By: Susan Davidson, Chicago
By: Susan Davidson, Chicago
A.B. Replies: You mean what kind of job does Dina Lohan think she's doing, given that her client-daughter always seems to show up at parties looking like Captain Morgan just had his jolly, rum-soaked way with her in an underground Shanghai opium den, where swarms of stolen rhesus monkeys have been swinging from one end of the room to the other using Lindsay's hair?
Or why did the man who fathered LeAnn Rimes feel the need to assume control of her business and then allegedly conspire to steal $7 million of her cash, earned through thousands of hours of rehearsals and sweat and yodeling?
Why, why, you probe, do so many parent-managers, aka momagers and dadagers, seem so twisted and dissipated and out of touch?
According to talent managers and psychologists wrangled by this B!tch, most momagers and dadagers are actually not all that bad. This B!tch is told that Dina Lohan's heart is probably in the right place. Or at least it was, back when Lindsay was still poor and small and simple and let people see her freckles.
Here's what happens in a typical child-star situation: Most stage parents first decide to manage their children early in the kid's career. The parents are as unspoiled and raw as their gap-toothed little meal tickets--they're still just a couple of bolo-tie-wearing, needlepoint-sewing folks from Texas who buy their scrapbooking supplies at Michael's and who want to keep Jesus in their hearts as they head to Hollywood to fulfill their children's dreams.
"I don't think anyone is maliciously thinking, 'How do I screw my kids out of the money they have been working to make?' " says Dr. Yvonne Thomas, a psychologist who often works with the famous.
Being from out of town, these stage parents don't trust Hollywood suits and decide that, to avoid being taken advantage of, they will assume responsibility for their children's business and media affairs.
"Parents, most of whom know nothing about managing or the business, will allegedly try to protect their kids by managing them themselves," says Dr. Gilda Carle, a celeb psychotherapist.
At first, all goes well. The media is charmed by this ham-eating hick family that loves the Christ and its Sams Club membership with equal zeal. These are small child actors who still say sir and ma'am and drink Coca-Cola.
But once a kid graduates from Disney-channel gigs to the more lucrative and heady Disney-movie gigs, corruption starts to penetrate not only the talent, but also the talent's family. If the family is also managing a child's business, that new power can be a very dangerous thing.
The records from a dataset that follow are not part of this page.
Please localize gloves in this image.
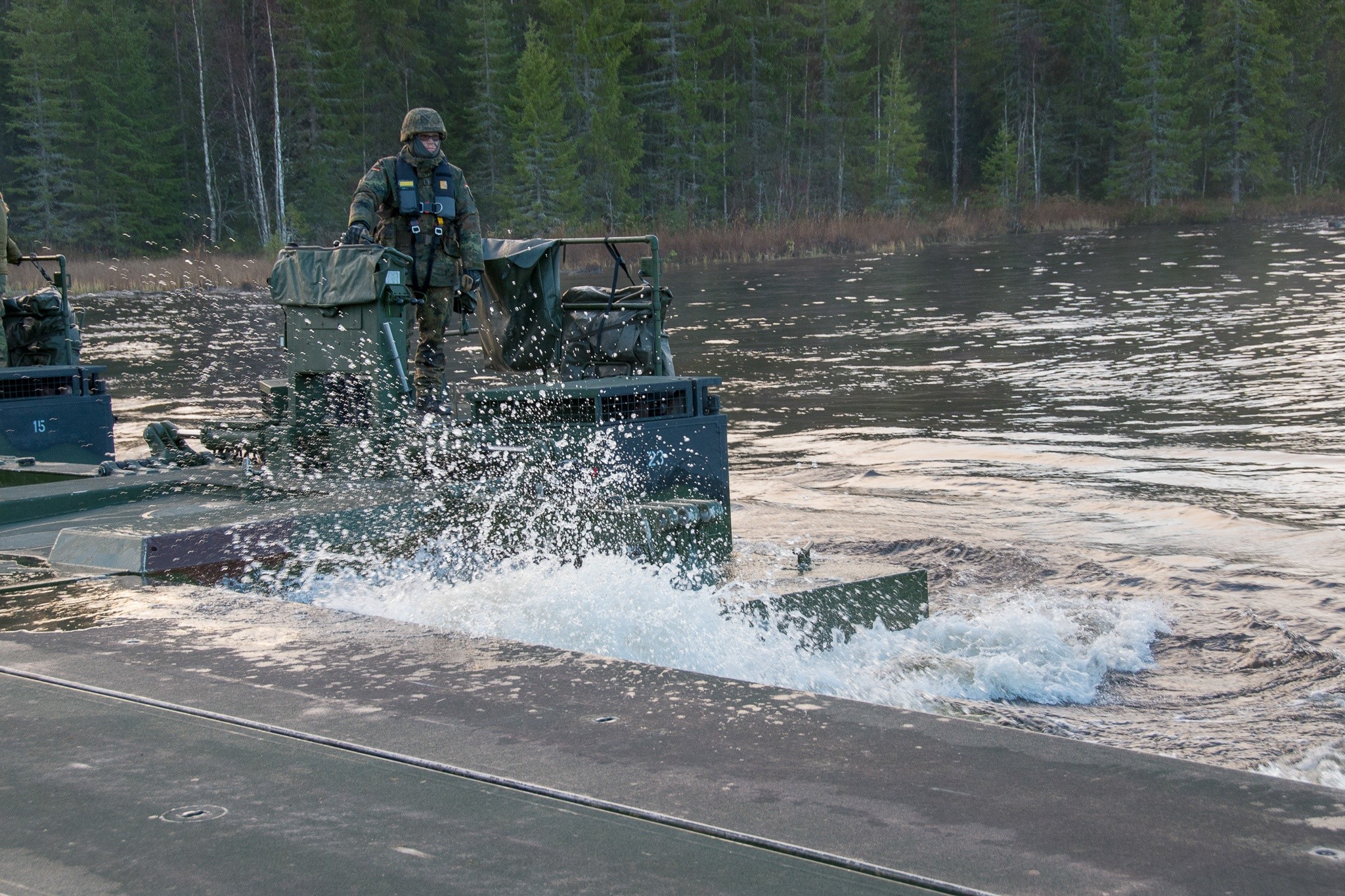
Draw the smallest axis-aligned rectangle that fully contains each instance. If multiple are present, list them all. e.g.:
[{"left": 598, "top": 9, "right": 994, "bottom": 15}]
[
  {"left": 346, "top": 223, "right": 369, "bottom": 244},
  {"left": 461, "top": 270, "right": 481, "bottom": 292}
]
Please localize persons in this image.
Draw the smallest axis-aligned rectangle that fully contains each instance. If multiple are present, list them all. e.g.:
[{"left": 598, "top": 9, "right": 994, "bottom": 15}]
[
  {"left": 0, "top": 193, "right": 21, "bottom": 367},
  {"left": 348, "top": 108, "right": 484, "bottom": 416}
]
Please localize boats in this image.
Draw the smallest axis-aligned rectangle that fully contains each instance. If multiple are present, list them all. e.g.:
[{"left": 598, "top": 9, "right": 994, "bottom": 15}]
[
  {"left": 99, "top": 227, "right": 734, "bottom": 575},
  {"left": 0, "top": 190, "right": 117, "bottom": 477}
]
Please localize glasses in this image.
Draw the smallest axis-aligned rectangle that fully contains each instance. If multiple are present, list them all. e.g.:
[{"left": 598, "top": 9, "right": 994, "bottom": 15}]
[{"left": 418, "top": 134, "right": 440, "bottom": 141}]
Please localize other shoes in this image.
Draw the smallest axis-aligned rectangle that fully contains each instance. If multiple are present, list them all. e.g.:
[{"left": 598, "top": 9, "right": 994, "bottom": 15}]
[{"left": 416, "top": 396, "right": 452, "bottom": 414}]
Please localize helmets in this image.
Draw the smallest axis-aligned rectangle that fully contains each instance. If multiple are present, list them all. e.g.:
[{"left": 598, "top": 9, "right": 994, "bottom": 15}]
[{"left": 401, "top": 108, "right": 447, "bottom": 142}]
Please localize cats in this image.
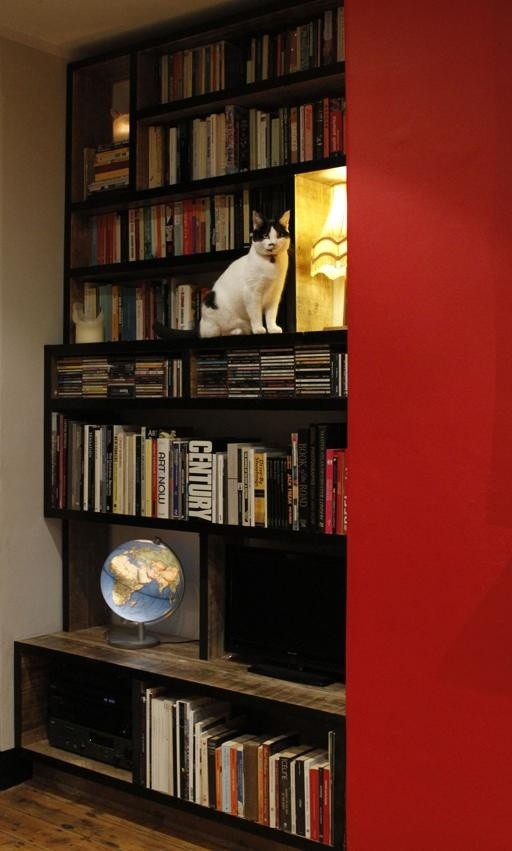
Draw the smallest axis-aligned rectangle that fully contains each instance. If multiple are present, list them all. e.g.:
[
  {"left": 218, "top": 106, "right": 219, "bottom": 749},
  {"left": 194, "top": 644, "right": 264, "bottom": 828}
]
[{"left": 152, "top": 210, "right": 290, "bottom": 339}]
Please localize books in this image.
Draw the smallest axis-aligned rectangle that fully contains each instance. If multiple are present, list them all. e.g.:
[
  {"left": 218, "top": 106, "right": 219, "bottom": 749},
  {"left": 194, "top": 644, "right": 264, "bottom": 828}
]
[
  {"left": 49, "top": 410, "right": 348, "bottom": 534},
  {"left": 148, "top": 98, "right": 346, "bottom": 187},
  {"left": 142, "top": 683, "right": 344, "bottom": 847},
  {"left": 162, "top": 6, "right": 345, "bottom": 106},
  {"left": 89, "top": 188, "right": 290, "bottom": 266},
  {"left": 51, "top": 339, "right": 349, "bottom": 399},
  {"left": 84, "top": 281, "right": 210, "bottom": 342}
]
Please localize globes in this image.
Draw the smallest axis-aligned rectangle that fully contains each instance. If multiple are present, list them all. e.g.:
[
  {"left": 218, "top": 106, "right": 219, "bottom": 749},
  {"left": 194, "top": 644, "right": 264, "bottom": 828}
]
[{"left": 100, "top": 536, "right": 185, "bottom": 650}]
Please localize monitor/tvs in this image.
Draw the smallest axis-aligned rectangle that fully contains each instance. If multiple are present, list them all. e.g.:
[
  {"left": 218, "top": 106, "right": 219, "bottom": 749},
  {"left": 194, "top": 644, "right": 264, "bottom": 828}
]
[{"left": 224, "top": 544, "right": 347, "bottom": 685}]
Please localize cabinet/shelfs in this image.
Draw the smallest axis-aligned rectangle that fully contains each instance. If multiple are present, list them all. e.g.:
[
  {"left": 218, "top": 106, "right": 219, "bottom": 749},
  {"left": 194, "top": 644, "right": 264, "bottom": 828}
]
[{"left": 14, "top": 0, "right": 347, "bottom": 851}]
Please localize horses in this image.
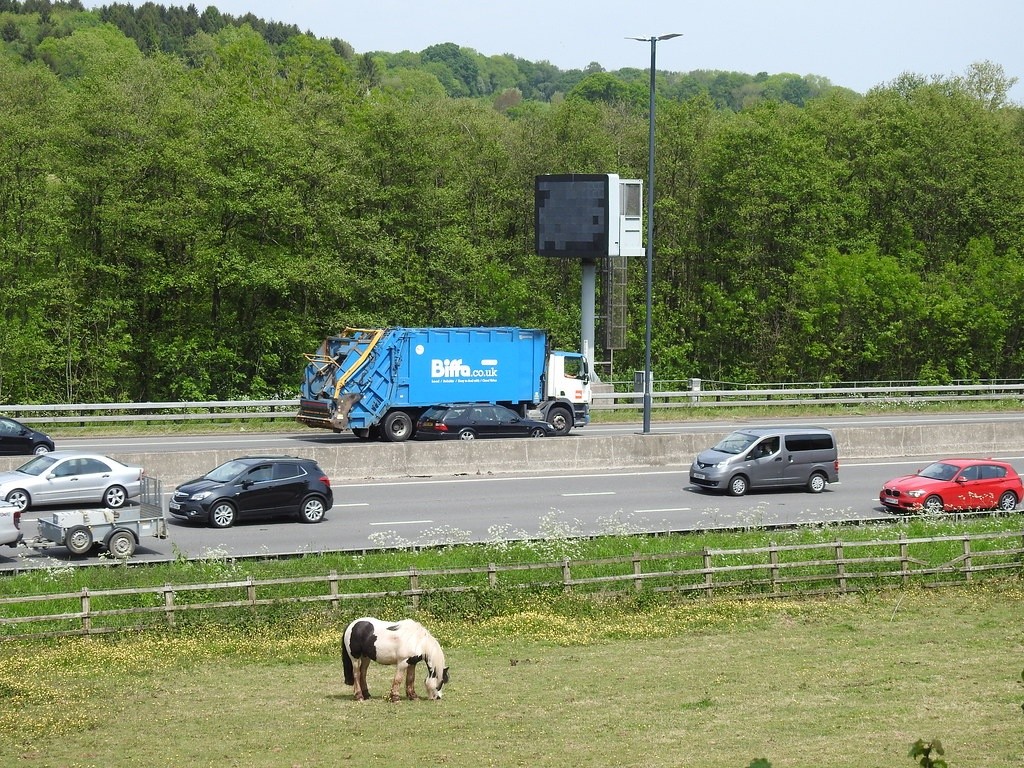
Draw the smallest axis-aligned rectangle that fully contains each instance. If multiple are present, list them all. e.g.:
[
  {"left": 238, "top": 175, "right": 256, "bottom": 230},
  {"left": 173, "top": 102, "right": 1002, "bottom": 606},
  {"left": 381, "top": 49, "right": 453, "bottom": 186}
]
[{"left": 341, "top": 617, "right": 449, "bottom": 704}]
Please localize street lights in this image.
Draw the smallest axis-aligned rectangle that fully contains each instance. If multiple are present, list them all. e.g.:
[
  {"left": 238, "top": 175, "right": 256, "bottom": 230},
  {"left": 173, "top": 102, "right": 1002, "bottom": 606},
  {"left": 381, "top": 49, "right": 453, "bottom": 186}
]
[{"left": 624, "top": 33, "right": 687, "bottom": 433}]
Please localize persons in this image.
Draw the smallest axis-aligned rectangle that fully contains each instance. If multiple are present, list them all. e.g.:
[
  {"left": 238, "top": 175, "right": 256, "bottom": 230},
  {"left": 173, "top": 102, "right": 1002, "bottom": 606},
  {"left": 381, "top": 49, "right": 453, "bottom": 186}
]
[
  {"left": 263, "top": 467, "right": 272, "bottom": 480},
  {"left": 766, "top": 444, "right": 773, "bottom": 454}
]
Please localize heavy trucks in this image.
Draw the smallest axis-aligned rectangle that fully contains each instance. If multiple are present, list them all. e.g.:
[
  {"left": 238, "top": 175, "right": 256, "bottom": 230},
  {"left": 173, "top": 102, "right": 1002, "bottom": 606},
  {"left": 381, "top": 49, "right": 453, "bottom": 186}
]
[{"left": 295, "top": 325, "right": 593, "bottom": 442}]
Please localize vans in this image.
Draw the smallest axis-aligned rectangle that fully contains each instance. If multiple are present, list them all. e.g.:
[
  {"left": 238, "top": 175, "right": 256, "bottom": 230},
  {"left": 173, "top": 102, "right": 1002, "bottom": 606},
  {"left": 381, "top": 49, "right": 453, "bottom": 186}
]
[{"left": 689, "top": 425, "right": 839, "bottom": 497}]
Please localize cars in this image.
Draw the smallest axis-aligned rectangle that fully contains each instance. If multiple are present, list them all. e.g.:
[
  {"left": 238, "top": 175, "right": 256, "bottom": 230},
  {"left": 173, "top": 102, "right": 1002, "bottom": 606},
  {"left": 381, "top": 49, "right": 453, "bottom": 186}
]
[
  {"left": 879, "top": 455, "right": 1024, "bottom": 521},
  {"left": 169, "top": 454, "right": 334, "bottom": 528},
  {"left": 0, "top": 449, "right": 147, "bottom": 514},
  {"left": 0, "top": 415, "right": 55, "bottom": 456}
]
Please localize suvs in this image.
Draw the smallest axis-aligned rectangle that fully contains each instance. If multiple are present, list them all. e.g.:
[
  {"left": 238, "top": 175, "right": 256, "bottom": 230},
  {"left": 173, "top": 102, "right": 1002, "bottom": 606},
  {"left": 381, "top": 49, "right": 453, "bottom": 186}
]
[{"left": 413, "top": 402, "right": 557, "bottom": 441}]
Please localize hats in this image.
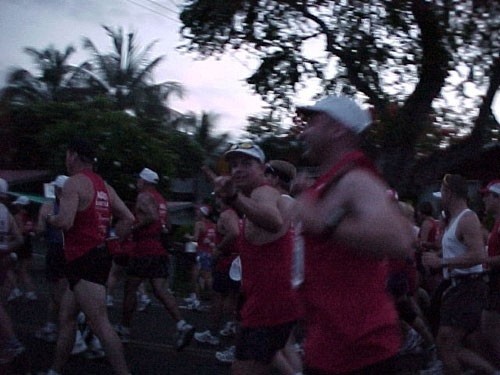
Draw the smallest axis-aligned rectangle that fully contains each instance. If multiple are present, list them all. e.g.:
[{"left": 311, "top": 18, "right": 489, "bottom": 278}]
[
  {"left": 294, "top": 95, "right": 371, "bottom": 136},
  {"left": 223, "top": 142, "right": 266, "bottom": 165},
  {"left": 68, "top": 134, "right": 98, "bottom": 160},
  {"left": 50, "top": 174, "right": 70, "bottom": 189},
  {"left": 479, "top": 178, "right": 500, "bottom": 194},
  {"left": 139, "top": 167, "right": 159, "bottom": 184}
]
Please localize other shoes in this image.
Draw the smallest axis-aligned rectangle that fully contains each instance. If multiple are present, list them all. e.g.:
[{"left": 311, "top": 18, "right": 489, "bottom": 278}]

If the child is not fat, Chanel might start calling the household, asking if the now adolescent actress would like a free dress...and then another...and another. Would your Mommy like her own free dress? Would your Mommy like an extra ticket to the Marc Jacobs fashion show, where such and such an agent would really like to meet both of you? Would Mommy like a VIP table at Club LAX, where she and Mr. Producer can sit and negotiate away the rest of your teen years over a bottle of Cristal and a plate of spicy octopus while you wander off and smoke cigarettes in the bathroom with Nicole Richie?
Eventually, my experts say, prolonged exposure to power and media attention tends to crack up even the strongest of stage moms.
"Sometimes the parents become starstruck or overwhelmed with the enormity of the management job or even jealousy of their own children," Carle explains. "As I always advise parents not to be friends with but rather friendly toward their children, I also advise them to get advisement themselves before they sell their child down the river."